▸ **Source document**:

By Philip Carter
Last week the IHR launched its Mission and Strategy, 2020-25 which was introduced in a blog post by the Institute’s director, Professor Jo Fox. Over the next four weeks we look in more detail at key elements of the Institute’s work for the coming years. We begin with digital and digital history.
The IHR and digital history
The use of digital technology, and the pursuit of digital history, are very well established at the Institute of Historical Research. They’ve been a core element of the IHR’s work for the past 15-20 years, and have evolved in that time as technologies and research interests have developed.
But, throughout, the IHR’s digital work has been shaped by three ambitions which we might describe as follows. First, the Institute is a longstanding creator and provider of digital resources that enable people to study the past in new ways.
Second, the IHR is a digital collaborator – working with academic historians – nationally and internationally; with other digital centres; and with holders of primary research content: from the national archives to London livery companies to historical societies.
And, third, Digital has been an innovator: working at the intersection between technology and the humanities, to create new ways of approaching the past – in a manner that recalls the IHR’s origins in the 1920s as a ‘history laboratory’.
Digital is today central to everything we do at the Institute. It runs through many of the activities you’ll read about in this series of Strategy posts, and it binds together the IHR’s teams on shared projects.
Digital is equally central to many people’s perception of, and engagement with, the Institute. Last year, the IHR’s digital resources were viewed 12.5 million times by users worldwide.
Many of these people rarely or never visit the Institute’s meeting rooms or Library in central London. But they do connect daily with the Institute through our digital work: not least the services we provide via the IHR website, and specialist research resources such as British History Online (BHO) and the Bibliography of British and Irish History (BBIH).
Our recent research partnerships also lead to the creation of new digital resources. These include the digital publication of thousands of early modern petitions that capture and give access to the voices of everyday people in sixteenth and seventeenth-century England. Or sites like the British and Irish Furniture Makers Online (BIFMO) which allow the intersection of records relating to 60,000 craftsmen active between the sixteenth and early twentieth century.
Such projects in turn help stimulate new research interests and digital practices. The material dimension of furniture-making, for example, lends itself to an interest in applications of 3D imaging and 3D printing in the humanities, and to consideration of the potential value of these technologies for teaching and research.
Similarly our very rich store of information relating to historical people and places contributes to our exploration of network graphs to chart and see historical human interactions in new ways.
The IHR’s digital future
Looking to the future, digital will remain central to the IHR’s mission and strategy for the 2020s. Indeed, as the opportunities — and indeed the challenges — of new technologies grow, digital becomes ever more central to our work, and that of the researchers we serve.
In shaping the IHR’s Digital future, we continue to hold to the established principles of creation, collaboration, and innovation. But – as over the past 15 years – so the focus of future work will evolve, in response both to new technologies and new research questions. What’s key here is the future historical research we’re able to undertake, and which new technologies exist to make possible.
In mapping this future, the Institute will focus on three principal strands of work. Collectively they speak to our remit for research facilitation, training the next generation of historians, and research innovation.

▸ **Task brief**: Decide whether each statement agrees with the post on digital history at the IHR. Answer yes or no, and quote the deciding words of the post. 1. The IHR's digital resources were viewed 12.5 million times last year. 2. BIFMO covers craftsmen active between the fourteenth and sixteenth centuries. 3. The IHR had its origins in the 1920s as a "history laboratory." The records have nothing to do with the post on digital history at the IHR.

▸ **Data extract**:
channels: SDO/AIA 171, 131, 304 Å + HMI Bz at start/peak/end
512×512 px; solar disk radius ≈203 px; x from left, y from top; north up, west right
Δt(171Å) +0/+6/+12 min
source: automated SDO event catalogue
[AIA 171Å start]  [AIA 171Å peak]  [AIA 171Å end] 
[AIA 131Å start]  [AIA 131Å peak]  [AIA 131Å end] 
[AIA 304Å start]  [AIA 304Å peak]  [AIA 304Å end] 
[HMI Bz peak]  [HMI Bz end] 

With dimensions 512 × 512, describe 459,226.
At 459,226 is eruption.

==

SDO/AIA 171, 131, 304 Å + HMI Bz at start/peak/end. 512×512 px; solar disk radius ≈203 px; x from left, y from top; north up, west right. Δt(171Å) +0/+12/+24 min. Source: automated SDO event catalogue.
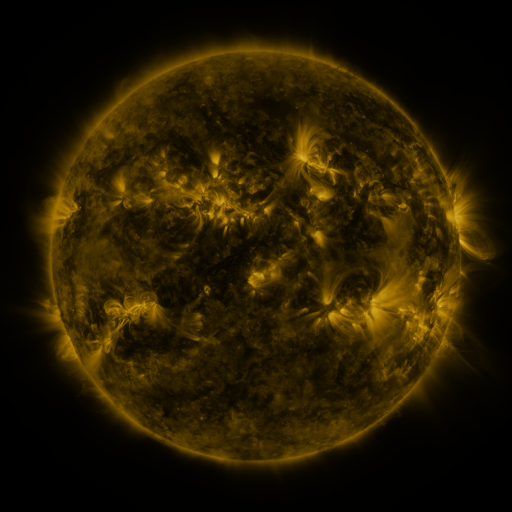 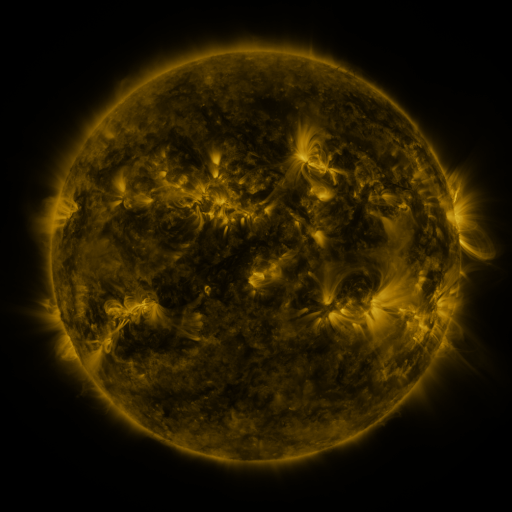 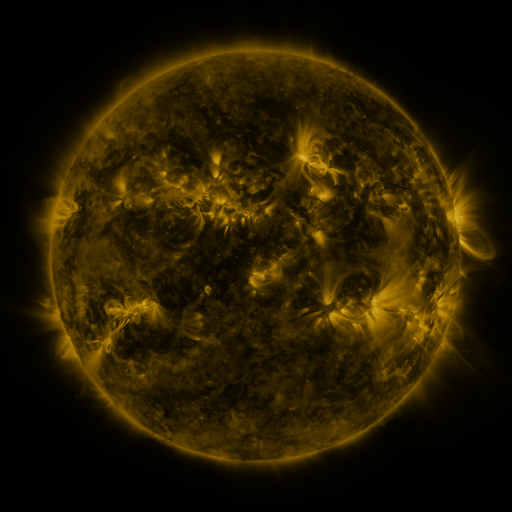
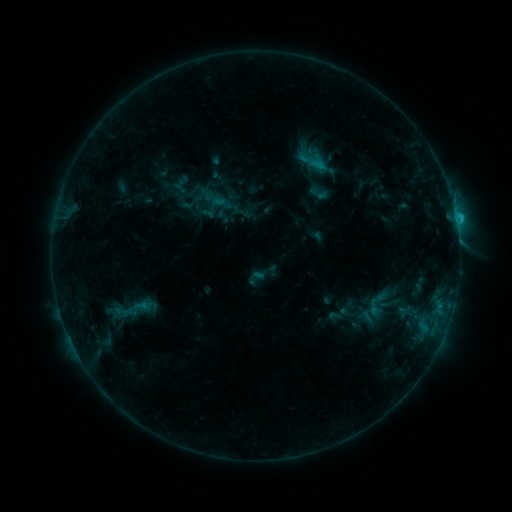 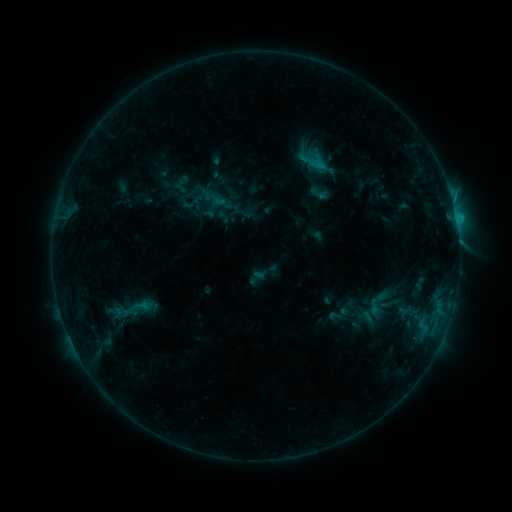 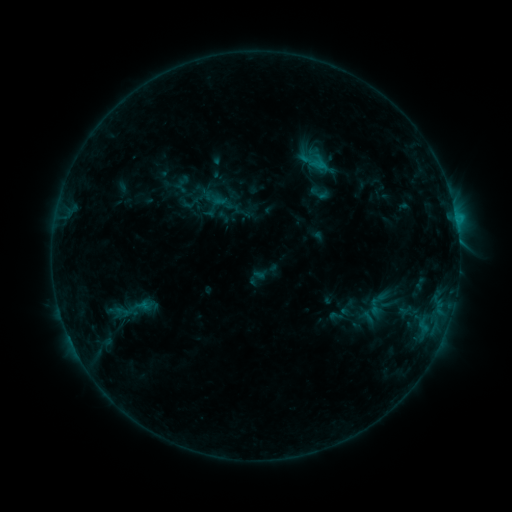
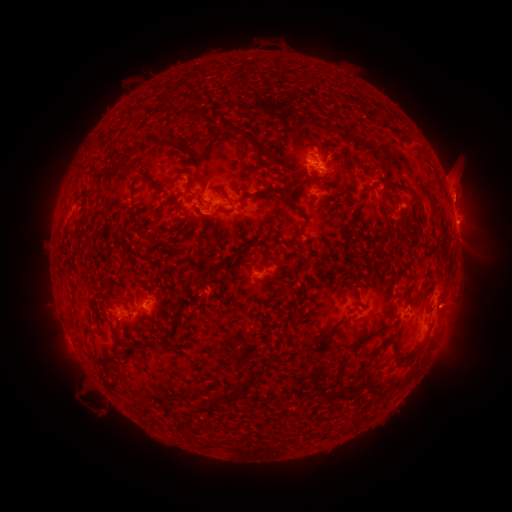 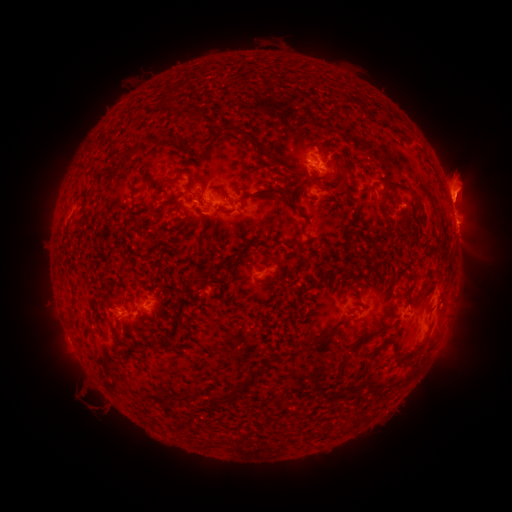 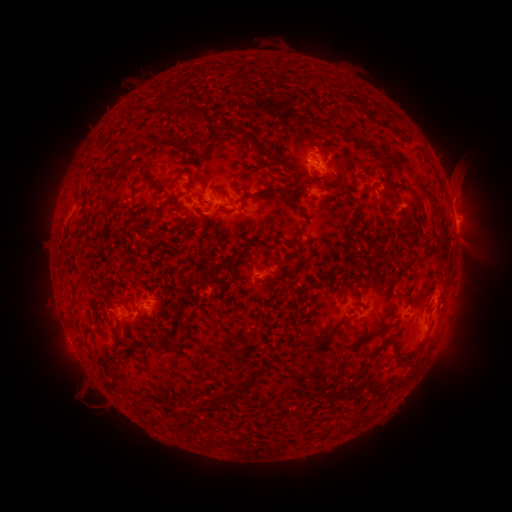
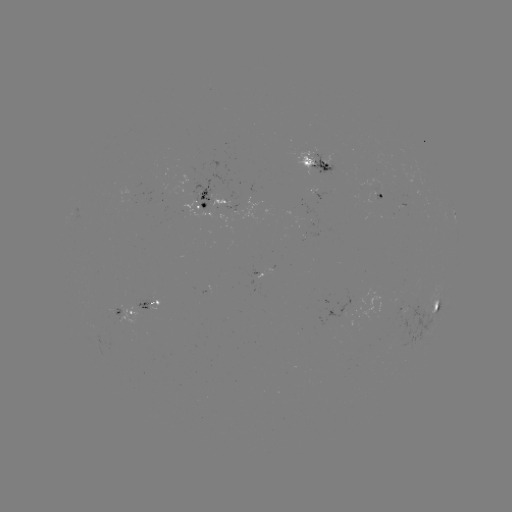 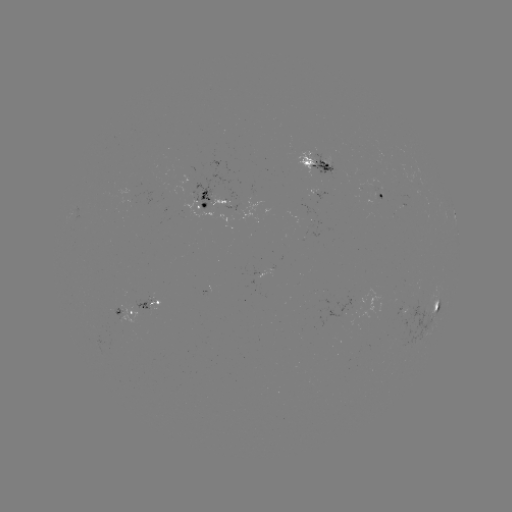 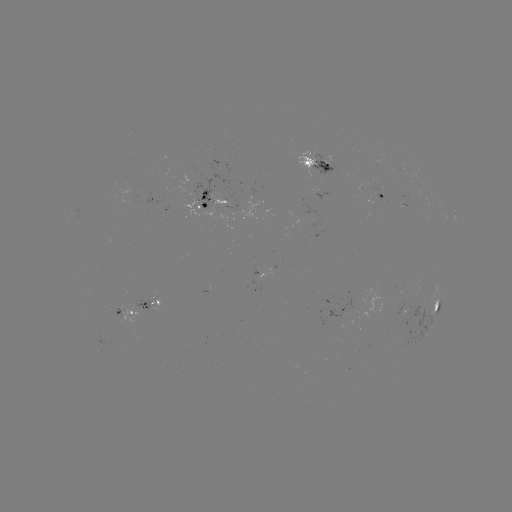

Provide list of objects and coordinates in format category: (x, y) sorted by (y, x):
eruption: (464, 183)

▸ **Result below**:
1. Yes: "Last year, the IHR’s digital resources were viewed 12.5 million times by users worldwide."
2. No: "records relating to 60,000 craftsmen active between the sixteenth and early twentieth century."
3. Yes: "the IHR’s origins in the 1920s as a ‘history laboratory’."